Dr. Randall T. Schuh, George Willett Curator Emeritus at the American Museum of Natural History (AMNH), New York City, was elected as Fellow in 2013. He is recognized for his research on the taxonomy of Hemiptera-Heteroptera, especially Miridae, the higher-level classification of the Heteroptera, and cladistic methodology.
Randall Schuh, referred as Toby, was born in Corvallis, Oregon on 11 May 1943. He grew up in Klamath Falls, Oregon, where his interest in entomology was strongly influenced by his father Joe Schuh, a consulting agricultural entomologist, and participation in the local 4-H program. He received his B.S. degree from Oregon State University in 1965 and was influenced to pursue an academic career in entomology while serving as a summer NSF undergraduate research intern under John D. Lattin. Schuh received his M.S. in entomology from Michigan State University in 1967, and his Ph.D. in entomology from the University of Connecticut in 1971, working under the late James A. Slater, with whom he spent eight months in the field in South Africa. Schuh was appointed as AMNH assistant curator in September 1974 and promoted to full curator in 1984.

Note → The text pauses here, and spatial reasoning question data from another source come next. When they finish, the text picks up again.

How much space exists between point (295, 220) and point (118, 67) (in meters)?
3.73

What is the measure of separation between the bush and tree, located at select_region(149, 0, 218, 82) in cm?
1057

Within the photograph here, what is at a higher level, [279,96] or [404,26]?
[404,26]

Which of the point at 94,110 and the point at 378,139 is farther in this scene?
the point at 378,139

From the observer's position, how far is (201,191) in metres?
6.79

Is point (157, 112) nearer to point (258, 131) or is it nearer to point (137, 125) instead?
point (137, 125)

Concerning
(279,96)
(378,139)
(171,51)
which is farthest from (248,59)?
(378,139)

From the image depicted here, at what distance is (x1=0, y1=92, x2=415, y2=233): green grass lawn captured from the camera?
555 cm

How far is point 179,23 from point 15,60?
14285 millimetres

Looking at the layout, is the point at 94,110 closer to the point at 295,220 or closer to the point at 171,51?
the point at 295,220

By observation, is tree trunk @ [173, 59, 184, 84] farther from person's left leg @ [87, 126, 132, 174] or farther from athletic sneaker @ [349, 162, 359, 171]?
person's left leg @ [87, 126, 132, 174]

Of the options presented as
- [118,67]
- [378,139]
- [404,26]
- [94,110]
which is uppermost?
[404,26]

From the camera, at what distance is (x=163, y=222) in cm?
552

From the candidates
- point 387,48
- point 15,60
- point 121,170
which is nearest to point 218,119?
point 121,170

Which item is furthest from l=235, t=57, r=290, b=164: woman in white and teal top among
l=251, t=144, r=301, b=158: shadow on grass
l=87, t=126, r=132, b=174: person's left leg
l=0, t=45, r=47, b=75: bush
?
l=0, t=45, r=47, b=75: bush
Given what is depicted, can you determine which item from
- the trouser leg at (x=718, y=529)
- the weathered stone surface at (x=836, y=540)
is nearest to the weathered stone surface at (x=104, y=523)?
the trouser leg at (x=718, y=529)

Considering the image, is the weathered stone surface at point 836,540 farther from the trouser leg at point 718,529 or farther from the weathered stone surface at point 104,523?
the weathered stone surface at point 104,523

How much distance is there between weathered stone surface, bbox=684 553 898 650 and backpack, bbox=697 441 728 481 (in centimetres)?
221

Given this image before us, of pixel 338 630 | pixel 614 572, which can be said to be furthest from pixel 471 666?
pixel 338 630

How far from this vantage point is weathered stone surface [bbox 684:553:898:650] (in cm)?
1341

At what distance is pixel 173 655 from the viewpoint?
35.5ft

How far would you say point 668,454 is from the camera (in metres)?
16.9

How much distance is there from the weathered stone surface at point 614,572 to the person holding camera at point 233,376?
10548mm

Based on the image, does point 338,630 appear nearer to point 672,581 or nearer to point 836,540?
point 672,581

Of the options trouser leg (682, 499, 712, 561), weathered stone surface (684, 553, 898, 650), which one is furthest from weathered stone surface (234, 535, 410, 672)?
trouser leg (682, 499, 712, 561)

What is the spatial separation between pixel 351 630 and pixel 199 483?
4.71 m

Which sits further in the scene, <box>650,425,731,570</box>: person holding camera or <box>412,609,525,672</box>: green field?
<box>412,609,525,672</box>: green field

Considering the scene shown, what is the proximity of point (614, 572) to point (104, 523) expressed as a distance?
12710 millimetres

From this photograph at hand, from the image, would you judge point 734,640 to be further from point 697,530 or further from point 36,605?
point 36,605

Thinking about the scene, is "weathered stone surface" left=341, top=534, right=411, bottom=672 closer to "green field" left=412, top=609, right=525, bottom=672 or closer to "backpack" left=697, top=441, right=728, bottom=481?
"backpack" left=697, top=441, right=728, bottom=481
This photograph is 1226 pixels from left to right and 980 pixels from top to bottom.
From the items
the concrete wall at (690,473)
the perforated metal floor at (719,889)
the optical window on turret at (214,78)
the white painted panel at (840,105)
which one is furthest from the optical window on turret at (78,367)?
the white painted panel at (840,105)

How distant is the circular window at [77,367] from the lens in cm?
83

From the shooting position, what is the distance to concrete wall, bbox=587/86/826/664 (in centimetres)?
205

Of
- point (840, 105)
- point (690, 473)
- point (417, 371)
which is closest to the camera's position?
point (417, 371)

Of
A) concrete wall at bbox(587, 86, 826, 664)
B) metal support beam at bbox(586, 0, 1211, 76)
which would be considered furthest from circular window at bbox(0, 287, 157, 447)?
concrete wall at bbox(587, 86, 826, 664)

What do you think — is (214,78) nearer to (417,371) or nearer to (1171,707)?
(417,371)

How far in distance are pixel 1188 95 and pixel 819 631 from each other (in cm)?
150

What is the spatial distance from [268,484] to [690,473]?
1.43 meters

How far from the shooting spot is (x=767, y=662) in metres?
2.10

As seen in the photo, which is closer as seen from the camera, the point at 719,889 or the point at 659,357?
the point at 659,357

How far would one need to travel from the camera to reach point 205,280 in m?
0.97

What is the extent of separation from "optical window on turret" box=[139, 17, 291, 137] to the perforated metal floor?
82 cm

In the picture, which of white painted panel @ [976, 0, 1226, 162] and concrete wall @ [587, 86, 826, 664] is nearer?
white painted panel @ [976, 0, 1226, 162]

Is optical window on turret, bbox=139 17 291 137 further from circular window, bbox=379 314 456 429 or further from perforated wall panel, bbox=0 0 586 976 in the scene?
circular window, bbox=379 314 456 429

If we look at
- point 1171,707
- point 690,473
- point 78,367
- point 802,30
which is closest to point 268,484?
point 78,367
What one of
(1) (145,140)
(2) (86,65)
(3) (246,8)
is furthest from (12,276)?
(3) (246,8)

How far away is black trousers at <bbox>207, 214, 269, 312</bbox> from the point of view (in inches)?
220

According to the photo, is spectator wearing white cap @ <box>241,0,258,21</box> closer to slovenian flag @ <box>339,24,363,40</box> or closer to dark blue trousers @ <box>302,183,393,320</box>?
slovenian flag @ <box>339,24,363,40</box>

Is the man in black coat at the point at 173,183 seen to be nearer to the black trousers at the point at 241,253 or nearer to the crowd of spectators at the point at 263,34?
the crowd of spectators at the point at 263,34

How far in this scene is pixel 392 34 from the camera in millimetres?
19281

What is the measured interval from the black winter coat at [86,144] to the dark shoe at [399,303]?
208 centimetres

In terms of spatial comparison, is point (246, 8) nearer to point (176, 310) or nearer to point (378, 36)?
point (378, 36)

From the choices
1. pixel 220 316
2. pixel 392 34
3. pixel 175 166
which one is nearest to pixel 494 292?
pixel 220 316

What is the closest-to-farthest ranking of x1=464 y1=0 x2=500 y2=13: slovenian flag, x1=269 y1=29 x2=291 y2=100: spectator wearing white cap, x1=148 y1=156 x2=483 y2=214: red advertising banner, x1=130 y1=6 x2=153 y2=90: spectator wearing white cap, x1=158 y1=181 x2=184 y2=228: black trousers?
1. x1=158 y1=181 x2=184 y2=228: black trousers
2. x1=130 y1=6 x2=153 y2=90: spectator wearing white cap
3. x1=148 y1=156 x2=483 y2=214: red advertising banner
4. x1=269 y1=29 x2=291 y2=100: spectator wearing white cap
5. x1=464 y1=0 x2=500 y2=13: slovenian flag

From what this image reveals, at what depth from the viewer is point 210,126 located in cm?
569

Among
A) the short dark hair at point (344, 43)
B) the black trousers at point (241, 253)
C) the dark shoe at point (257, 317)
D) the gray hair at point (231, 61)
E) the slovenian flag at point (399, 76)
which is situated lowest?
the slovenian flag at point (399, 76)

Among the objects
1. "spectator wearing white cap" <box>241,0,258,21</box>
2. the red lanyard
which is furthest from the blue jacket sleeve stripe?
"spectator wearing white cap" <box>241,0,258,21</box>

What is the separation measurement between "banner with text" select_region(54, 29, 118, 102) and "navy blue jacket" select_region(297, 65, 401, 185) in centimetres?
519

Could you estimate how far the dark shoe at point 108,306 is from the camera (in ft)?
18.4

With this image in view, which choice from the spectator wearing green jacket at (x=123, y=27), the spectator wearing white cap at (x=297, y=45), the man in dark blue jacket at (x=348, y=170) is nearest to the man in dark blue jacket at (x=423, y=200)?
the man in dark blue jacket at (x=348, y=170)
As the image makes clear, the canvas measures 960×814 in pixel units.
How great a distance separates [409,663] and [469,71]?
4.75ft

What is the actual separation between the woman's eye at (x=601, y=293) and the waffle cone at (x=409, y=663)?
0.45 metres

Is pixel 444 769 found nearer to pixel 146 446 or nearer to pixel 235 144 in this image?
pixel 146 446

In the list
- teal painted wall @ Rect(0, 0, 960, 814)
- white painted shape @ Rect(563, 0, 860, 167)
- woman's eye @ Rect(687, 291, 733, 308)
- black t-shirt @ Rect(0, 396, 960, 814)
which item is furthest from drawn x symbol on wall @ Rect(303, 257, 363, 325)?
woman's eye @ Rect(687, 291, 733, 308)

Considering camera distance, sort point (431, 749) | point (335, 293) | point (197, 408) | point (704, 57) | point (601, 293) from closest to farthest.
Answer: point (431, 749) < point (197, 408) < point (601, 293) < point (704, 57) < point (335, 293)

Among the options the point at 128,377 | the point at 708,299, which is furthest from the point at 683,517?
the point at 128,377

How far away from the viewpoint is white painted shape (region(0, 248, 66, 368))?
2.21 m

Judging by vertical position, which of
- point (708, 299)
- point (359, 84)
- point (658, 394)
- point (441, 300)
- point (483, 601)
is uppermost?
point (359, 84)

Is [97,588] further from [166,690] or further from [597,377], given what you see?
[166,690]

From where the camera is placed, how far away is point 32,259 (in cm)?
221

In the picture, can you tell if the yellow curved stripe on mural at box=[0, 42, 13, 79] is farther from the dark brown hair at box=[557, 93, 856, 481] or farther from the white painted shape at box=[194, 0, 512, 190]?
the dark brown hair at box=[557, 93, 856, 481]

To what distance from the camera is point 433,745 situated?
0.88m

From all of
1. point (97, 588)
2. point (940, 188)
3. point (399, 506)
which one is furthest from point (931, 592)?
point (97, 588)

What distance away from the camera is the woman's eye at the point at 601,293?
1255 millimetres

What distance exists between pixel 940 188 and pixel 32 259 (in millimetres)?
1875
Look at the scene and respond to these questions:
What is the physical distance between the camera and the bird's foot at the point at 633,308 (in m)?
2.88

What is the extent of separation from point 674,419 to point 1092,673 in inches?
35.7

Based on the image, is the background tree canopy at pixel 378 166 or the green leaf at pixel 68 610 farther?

Schuh’s publications can be divided as follows: first, the taxonomy and classification of the Miridae, a group of more than 11,000 species, >630 of which he described. These papers rely heavily on his own field work which has amassed >100,000 specimens with detailed host data from four continents. He published print and on-line versions of a World Catalog of Miridae. Second, Schuh has published extensively on phylogenetic relationships within Heteroptera, including his 1995 book True Bugs of the World, with co-author James Slater. Third, Schuh has taught courses in systematic methods and published the widely used textbook Biological Systematics: Principles and Applications. In addition, Schuh served as chair of the AMNH Department of Entomology from 1980–1987 and the Division of Invertebrate Zoology, 1999–2007. Schuh has mentored several Ph.D. students in the CUNY and Cornell programs as well as five postdocs.
Schuh served as the ESA Section A (Systematics and Morphology) Program Chair in 1987. He served as editor of Systematic Zoology (1977–1979), Cladistics (1990–1992), and the Journal of the New York Entomological Society (1980–1987). He has received NSF awards that have transformed systematic entomological methods, including a five-year Planetary Biodiversity Inventories award for the study of Miridae, under which he developed one of the first web-based collection data-capture software applications, known as Arthropod Easy Capture. He received a four-year award for Advancing Digitization of Biological Collections that funded a consortium of 32 entomological and botanical institutions dedicated to the capture of specimen data documenting herbivore and parasitoid relationships with the North American flora.
Randall Schuh is married to Brenda Massie; they have a daughter Ella. He is a skilled woodworker, and in recent years he has fulfilled the lifelong ambition to harvest, mill, and dry his own lumber. He has published in the field of woodworking as well as entomology.